[Collection entries]
________________

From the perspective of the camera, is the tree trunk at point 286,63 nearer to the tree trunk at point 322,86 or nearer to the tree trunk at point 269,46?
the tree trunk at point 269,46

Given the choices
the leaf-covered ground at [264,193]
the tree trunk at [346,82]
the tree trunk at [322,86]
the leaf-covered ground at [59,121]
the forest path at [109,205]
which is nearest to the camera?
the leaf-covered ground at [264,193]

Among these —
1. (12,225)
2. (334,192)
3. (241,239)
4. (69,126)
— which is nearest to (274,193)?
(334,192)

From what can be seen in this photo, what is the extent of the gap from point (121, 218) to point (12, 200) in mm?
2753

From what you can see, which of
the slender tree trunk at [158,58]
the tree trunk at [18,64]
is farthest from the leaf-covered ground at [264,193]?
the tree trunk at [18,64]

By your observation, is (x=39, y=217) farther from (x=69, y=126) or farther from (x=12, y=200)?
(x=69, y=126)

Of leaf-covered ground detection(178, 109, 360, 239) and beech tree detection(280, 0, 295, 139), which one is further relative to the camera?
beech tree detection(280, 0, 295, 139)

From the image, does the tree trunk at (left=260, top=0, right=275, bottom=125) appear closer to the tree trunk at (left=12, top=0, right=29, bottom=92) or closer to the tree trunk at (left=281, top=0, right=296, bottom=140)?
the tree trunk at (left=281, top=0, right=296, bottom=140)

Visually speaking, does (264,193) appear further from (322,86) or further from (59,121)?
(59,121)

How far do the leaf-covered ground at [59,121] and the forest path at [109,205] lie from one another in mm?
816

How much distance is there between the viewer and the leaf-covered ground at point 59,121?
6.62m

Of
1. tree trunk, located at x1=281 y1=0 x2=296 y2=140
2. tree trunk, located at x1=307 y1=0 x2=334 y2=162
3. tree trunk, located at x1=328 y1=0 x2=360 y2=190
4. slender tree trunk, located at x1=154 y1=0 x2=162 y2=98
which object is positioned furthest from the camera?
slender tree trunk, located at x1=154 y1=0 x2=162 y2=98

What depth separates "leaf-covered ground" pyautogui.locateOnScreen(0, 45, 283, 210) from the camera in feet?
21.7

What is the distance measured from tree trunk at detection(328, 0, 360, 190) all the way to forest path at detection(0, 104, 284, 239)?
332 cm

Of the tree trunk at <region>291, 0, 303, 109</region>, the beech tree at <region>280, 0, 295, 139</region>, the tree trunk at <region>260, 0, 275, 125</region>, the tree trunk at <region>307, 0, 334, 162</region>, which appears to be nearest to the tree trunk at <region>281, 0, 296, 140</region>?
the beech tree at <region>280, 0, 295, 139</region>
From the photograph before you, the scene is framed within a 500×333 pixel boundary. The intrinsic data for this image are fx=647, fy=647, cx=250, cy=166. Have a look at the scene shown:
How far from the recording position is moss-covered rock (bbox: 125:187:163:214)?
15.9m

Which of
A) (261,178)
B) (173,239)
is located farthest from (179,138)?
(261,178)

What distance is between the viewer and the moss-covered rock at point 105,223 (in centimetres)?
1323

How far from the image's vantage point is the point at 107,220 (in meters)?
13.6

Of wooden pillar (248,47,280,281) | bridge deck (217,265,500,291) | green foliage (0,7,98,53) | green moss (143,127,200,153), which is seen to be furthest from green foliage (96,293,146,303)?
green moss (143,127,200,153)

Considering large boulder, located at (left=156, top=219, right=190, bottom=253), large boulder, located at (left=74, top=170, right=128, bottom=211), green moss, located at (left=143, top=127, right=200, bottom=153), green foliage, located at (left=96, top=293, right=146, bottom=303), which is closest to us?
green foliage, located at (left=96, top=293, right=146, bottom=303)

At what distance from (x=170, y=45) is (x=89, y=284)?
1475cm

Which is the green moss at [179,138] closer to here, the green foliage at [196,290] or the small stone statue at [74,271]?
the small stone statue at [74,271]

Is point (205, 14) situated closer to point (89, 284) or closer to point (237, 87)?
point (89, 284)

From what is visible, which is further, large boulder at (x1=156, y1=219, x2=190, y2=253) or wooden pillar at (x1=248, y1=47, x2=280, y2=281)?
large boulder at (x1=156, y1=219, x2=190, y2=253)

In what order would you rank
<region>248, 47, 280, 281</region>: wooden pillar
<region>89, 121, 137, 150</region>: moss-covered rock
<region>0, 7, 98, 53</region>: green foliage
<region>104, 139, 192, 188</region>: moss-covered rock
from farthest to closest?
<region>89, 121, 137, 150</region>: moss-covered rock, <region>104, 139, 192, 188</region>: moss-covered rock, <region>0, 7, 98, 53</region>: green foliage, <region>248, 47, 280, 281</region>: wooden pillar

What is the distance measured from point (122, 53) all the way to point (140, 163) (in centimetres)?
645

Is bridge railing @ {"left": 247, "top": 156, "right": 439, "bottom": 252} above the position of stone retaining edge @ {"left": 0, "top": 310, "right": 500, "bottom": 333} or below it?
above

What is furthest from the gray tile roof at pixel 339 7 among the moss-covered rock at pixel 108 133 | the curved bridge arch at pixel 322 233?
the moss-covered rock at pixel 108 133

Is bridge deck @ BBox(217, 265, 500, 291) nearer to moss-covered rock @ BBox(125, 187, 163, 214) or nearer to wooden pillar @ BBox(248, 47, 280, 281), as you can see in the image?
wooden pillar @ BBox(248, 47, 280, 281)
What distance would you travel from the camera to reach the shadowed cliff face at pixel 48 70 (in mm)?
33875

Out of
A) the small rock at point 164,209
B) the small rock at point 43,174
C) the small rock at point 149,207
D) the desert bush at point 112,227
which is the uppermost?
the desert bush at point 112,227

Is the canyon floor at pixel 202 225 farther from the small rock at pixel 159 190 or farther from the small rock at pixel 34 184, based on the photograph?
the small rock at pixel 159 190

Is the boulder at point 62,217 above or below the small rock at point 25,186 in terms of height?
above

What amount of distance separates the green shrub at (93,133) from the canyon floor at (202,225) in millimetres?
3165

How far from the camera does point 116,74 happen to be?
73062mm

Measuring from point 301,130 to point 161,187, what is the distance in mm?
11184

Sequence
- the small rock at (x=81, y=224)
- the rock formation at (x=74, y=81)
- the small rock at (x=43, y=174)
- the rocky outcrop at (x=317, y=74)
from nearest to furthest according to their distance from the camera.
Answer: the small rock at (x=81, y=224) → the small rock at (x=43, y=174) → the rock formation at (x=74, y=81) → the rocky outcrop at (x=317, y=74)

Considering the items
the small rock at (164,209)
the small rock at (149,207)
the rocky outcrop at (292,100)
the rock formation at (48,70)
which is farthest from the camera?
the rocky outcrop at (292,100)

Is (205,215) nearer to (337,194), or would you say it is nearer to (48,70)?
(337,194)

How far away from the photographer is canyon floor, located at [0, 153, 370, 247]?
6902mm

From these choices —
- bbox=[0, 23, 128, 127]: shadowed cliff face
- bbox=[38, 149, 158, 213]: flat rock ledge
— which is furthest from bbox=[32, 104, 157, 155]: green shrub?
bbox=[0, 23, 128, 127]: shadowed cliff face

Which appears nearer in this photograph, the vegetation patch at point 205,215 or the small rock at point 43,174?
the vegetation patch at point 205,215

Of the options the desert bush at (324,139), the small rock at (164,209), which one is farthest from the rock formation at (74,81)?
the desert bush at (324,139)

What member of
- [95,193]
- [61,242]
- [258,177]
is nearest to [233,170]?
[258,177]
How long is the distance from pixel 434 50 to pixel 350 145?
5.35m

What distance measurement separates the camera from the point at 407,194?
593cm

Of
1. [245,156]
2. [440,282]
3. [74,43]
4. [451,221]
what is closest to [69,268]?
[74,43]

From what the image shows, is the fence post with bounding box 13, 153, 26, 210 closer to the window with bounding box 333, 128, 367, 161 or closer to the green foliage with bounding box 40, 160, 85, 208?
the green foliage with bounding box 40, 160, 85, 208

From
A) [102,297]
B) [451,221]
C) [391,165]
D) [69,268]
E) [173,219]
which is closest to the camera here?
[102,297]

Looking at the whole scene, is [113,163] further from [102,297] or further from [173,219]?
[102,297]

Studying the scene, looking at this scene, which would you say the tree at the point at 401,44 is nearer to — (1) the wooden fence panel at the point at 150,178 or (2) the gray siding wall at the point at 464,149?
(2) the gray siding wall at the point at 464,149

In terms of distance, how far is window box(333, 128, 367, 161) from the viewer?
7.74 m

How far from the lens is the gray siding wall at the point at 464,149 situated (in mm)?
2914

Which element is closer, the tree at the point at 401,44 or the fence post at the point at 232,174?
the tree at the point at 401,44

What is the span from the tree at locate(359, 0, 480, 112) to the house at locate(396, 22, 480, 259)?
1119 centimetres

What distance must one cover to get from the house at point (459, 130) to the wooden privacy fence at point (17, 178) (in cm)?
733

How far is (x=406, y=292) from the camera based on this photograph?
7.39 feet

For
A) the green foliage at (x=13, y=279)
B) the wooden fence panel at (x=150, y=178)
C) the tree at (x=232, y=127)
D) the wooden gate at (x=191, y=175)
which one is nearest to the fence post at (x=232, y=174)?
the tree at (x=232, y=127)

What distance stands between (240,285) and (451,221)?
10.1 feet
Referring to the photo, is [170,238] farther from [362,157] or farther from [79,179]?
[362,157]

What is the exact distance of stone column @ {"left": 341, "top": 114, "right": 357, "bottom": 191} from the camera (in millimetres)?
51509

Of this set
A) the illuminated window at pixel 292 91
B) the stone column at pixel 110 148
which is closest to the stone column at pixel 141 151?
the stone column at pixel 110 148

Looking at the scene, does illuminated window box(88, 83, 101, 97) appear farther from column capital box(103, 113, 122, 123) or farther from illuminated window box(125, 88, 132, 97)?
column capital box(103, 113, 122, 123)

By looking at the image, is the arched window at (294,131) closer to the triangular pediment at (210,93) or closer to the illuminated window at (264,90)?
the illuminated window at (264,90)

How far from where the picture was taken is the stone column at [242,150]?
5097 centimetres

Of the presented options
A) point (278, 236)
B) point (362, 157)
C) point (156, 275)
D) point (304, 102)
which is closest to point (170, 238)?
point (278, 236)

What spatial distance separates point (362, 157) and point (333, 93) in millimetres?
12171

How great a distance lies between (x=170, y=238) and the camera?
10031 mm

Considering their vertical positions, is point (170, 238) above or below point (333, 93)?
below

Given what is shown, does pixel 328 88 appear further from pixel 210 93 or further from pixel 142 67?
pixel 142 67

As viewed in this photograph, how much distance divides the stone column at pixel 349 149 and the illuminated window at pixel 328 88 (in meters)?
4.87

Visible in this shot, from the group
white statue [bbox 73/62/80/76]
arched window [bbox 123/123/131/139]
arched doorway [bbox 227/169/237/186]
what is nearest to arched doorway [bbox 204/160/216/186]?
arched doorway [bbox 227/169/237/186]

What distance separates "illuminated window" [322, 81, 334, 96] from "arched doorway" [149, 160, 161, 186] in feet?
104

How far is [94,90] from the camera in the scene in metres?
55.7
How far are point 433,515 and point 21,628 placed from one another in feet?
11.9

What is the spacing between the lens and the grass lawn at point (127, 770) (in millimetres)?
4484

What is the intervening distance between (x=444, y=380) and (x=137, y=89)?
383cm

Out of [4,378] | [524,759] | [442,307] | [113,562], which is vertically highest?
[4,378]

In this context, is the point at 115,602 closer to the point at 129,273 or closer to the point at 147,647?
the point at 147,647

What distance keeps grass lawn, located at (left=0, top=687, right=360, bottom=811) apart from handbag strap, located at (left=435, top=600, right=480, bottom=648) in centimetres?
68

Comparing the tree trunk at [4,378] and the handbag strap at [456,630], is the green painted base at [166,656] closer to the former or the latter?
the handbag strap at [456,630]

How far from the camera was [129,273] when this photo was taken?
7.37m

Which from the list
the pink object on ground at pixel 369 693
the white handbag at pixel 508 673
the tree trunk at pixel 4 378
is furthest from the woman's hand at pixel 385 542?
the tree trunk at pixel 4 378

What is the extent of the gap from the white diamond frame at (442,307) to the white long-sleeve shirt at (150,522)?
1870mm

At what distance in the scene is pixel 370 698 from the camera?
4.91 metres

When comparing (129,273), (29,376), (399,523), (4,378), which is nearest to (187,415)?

________________

Repeat the line that contains "Visible in this shot, from the group", then every line after it until the records end, with nothing added.

#### ANSWER TO THIS PROBLEM:
Visible in this shot, from the group
white statue [bbox 73/62/80/76]
arched window [bbox 123/123/131/139]
arched doorway [bbox 227/169/237/186]
what is nearest to arched doorway [bbox 204/160/216/186]?
arched doorway [bbox 227/169/237/186]

What distance separates "illuminated window" [322, 81, 334, 96] from "arched doorway" [149, 160, 161, 186] in feet?
104

How far is [94,90] from the camera in the scene in metres?
55.7
How far are point 433,515 and point 21,628 placed from one another in feet?
11.9

What is the spacing between the lens and the grass lawn at point (127, 770) (in millimetres)?
4484

What is the intervening distance between (x=444, y=380) and (x=137, y=89)?
383cm

Out of [4,378] | [524,759] | [442,307] | [113,562], which is vertically highest?
[4,378]

In this context, is the point at 115,602 closer to the point at 129,273 or closer to the point at 147,647?
the point at 147,647

What distance keeps grass lawn, located at (left=0, top=687, right=360, bottom=811) apart from handbag strap, located at (left=435, top=600, right=480, bottom=648) in centimetres?
68

Comparing the tree trunk at [4,378] and the handbag strap at [456,630], is the green painted base at [166,656] closer to the former or the latter?
the handbag strap at [456,630]

How far from the camera was [129,273] when this photo was taken?
7.37m

Which from the list
the pink object on ground at pixel 369 693
the white handbag at pixel 508 673
the tree trunk at pixel 4 378
is furthest from the woman's hand at pixel 385 542?
the tree trunk at pixel 4 378

What is the extent of the gap from the white diamond frame at (442,307) to the white long-sleeve shirt at (150,522)?
1870mm

At what distance in the scene is pixel 370 698 from the camera?
4.91 metres

When comparing (129,273), (29,376), (399,523), (4,378), which is nearest to (187,415)?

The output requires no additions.